2. Resource boundaries matter for trust

MCP servers can be given very broad or very narrow access. My filesystem server originally had write access to the entire VPS. After an agent accidentally wrote a temporary file to /etc/ (a path it shouldn't have been near), I added a workspace root restriction — every path is validated against an allowlist before any operation.

The principle I now use: grant the minimum access surface that lets the agent accomplish its task. You can always add more. You can't un-write a file.

3. Structured errors beat silent failures

When an MCP tool fails, the model receives the error as part of the tool response. If you return an opaque error like “Request failed”, the model will retry or hallucinate around it.

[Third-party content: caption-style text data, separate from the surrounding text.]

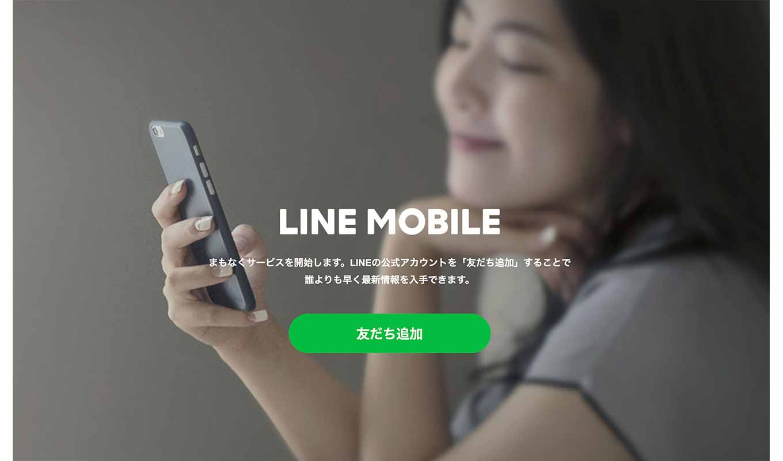 LINE、「LINE MOBILE」のティザーサイトをオープン 〜 9月5日にサービス詳細発表会を開催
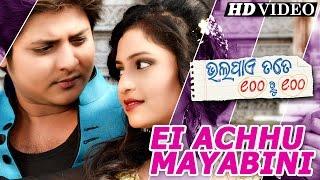 EI  ACHHU MAYABINI  Romantic Film Song I BHALA PAYE TATE SAHE RU SAHE I Sarthak Music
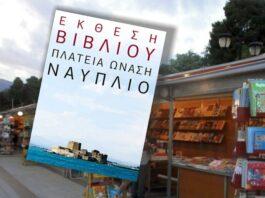 Ανοίγει τις πύλες της η έκθεση βιβλίου στο Ναυπλίο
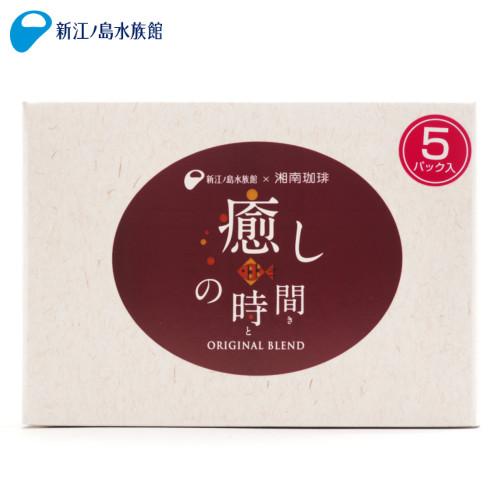 新江ノ島水族館×湘南珈琲 「癒しの時間(いやしのとき)」ドリップバッグ5個入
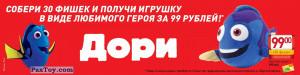 PaxToy Billa   2019 Billa Плюшевая команда   promo 04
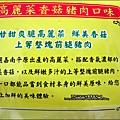 2013-0127-灣仔碼頭水餃 (10)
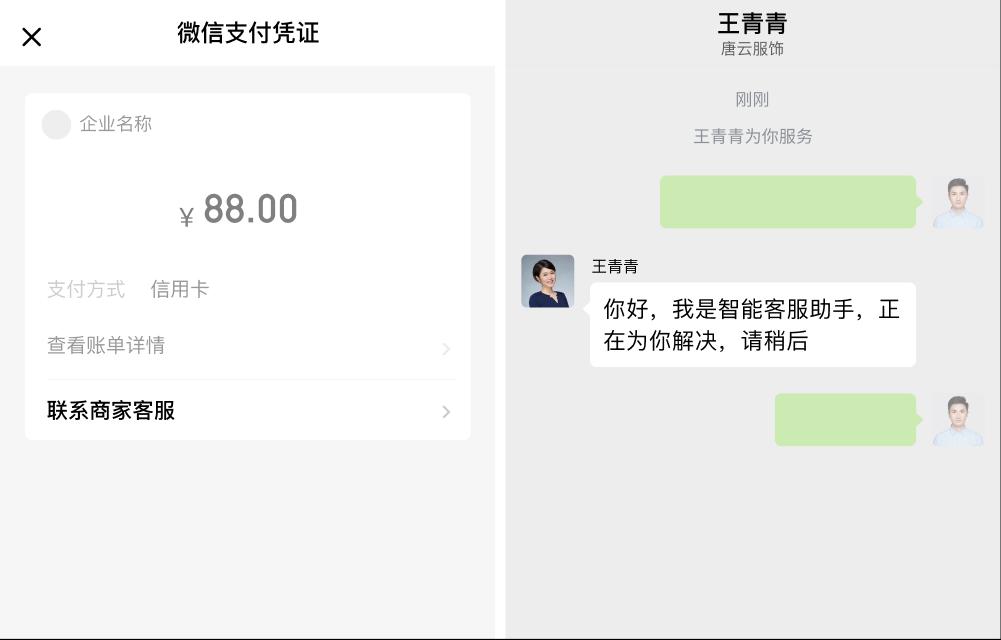 全网首家支持微信客服自动回复的平台,重磅上线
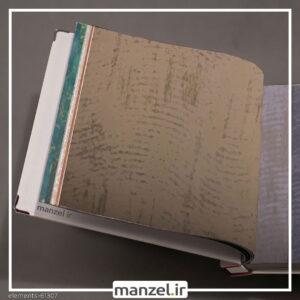 کاغذ دیواری طرح پتینه Elements کد 61307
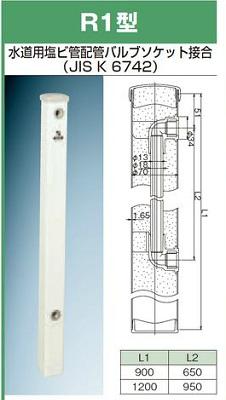 【最安値挑戦中!最大23倍】ガーデンシンク 前澤化成工業 M14233(R1×1200ホワイト/10個入) 水栓柱 ホワイトシリーズ R1型
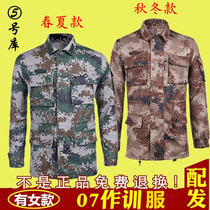 Uniformed mens and womens summer jungle camouflage suit mens desert for the training of military fans genuine Special forces uniform set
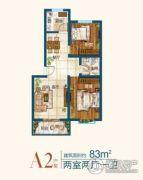 开元新城2室2厅1卫83平方米户型图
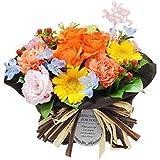 母の日 生花 フラワーギフト プレゼント カーネーション バラ フラワーアレンジメント (カラフル)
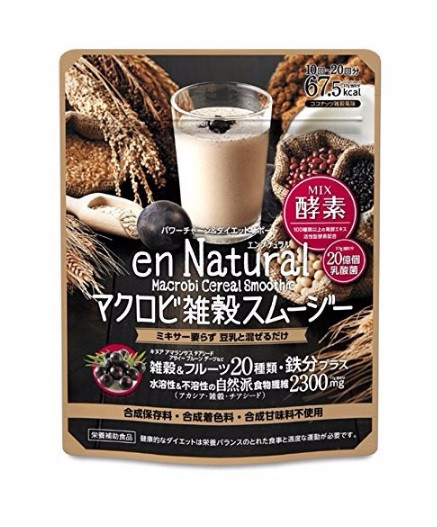 Macrobiotic in take tablets MDC with powder made in Japan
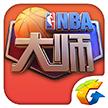腾讯NBA大师叉叉辅助修改版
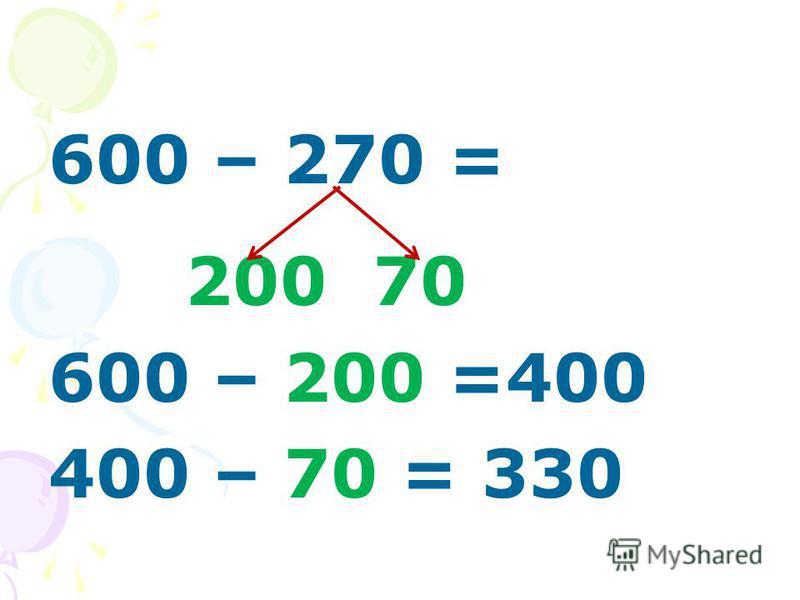 600 – 270 = 200 70 600 – 200 =400 400 – 70 = 330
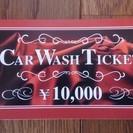 昭和シェル石油 セルフとうりん 洗車チケット ¥10,000 分を...
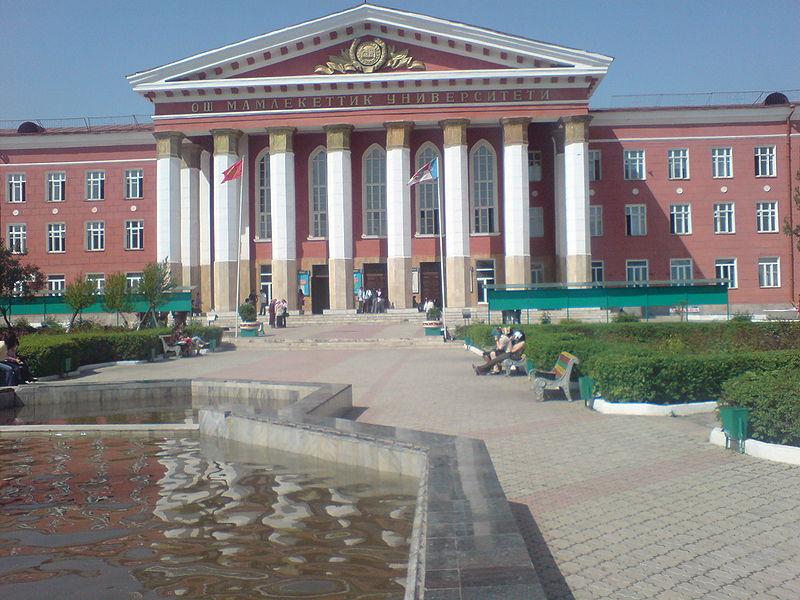 Oş Devlet Üniversitesi binası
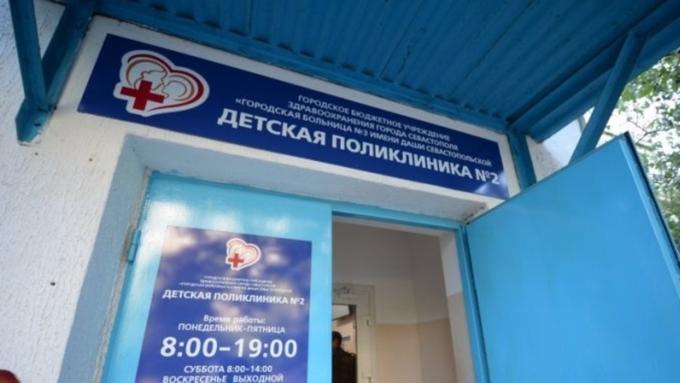 Роспотребнадзор: в России число абсолютно здоровых детей не превышает 12%
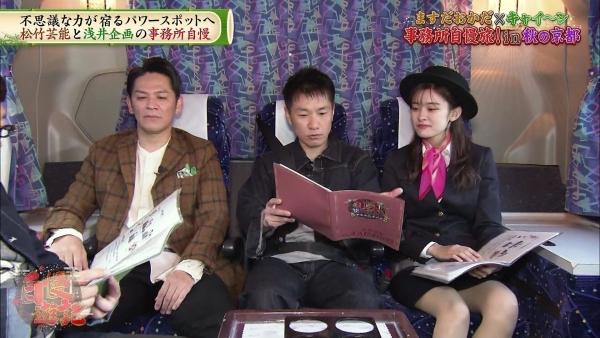 増田紗織、ミニスカバスガイド衣装でパンチラ?連発!! (10)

If you return “GitHub API returned 403: this token lacks the repo scope for private repositories”, the model can tell the user exactly what went wrong and suggest how to fix it.

Good MCP tool error messages should answer: what happened, why it happened, and what to do next. This is the same principle as good API error design — except the consumer is a language model, not a developer.

The ecosystem today

The MCP server ecosystem is growing fast. Anthropic maintains reference implementations for Brave Search, filesystem access, Git, and a handful of other common integrations. The community has built hundreds more. Claude Desktop, Cursor, and most major AI coding tools now support MCP natively.

What's missing is tooling for enterprise deployment patterns — authentication, access controls at the server level, audit logging, and multi-tenant server architectures. If you're building for production use in a company environment, you're still rolling your own on much of this.

That will change. The protocol is solid. The infrastructure around it is catching up.

Why it matters

The thing that changed for me when I started using MCP properly: my agent went from a capable chat interface to something that could actually do autonomous work. Not because the model got smarter (it didn't), but because the surface area of actions it could take expanded dramatically.

An agent that can read files, query databases, call APIs, and browser-automate is categorically more capable than one that can only generate text. MCP is the mechanism that makes the first kind of agent composable and maintainable — instead of bespoke.

If you're building AI-powered products in 2026 and haven't looked at MCP yet, it's worth an afternoon. Build a server for a tool you use every day, connect it to Claude, and watch what happens when the model can actually reach out and touch your systems.